Work request:
Copy the entries below word for word, but omit any pictures they contain.

Exercise inputs:
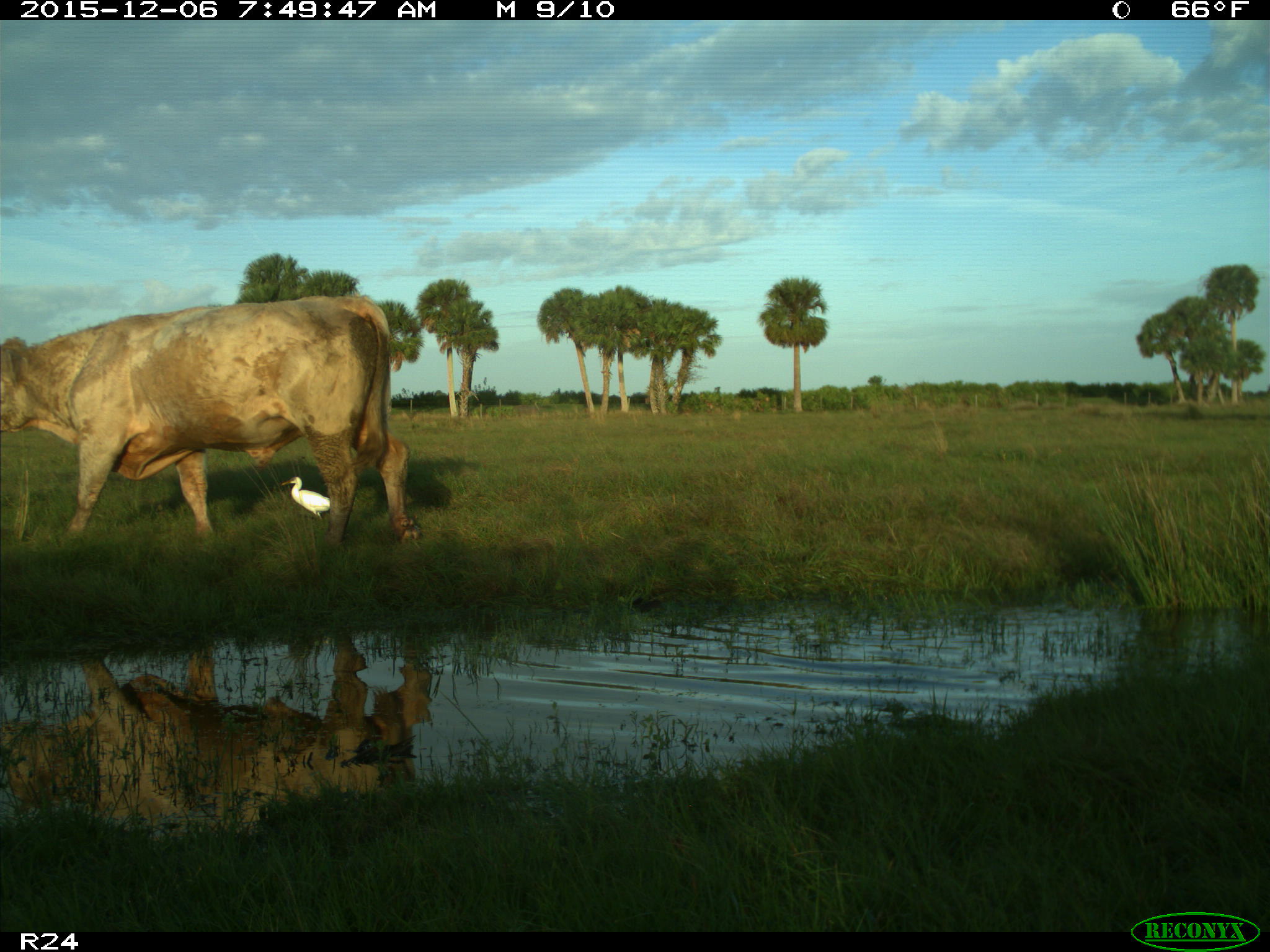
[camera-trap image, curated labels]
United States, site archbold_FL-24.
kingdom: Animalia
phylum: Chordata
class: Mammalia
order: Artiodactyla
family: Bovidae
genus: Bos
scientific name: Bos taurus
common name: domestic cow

Answer section:
[camera-trap image, curated labels]
United States, site archbold_FL-24.
kingdom: Animalia
phylum: Chordata
class: Mammalia
order: Artiodactyla
family: Bovidae
genus: Bos
scientific name: Bos taurus
common name: domestic cow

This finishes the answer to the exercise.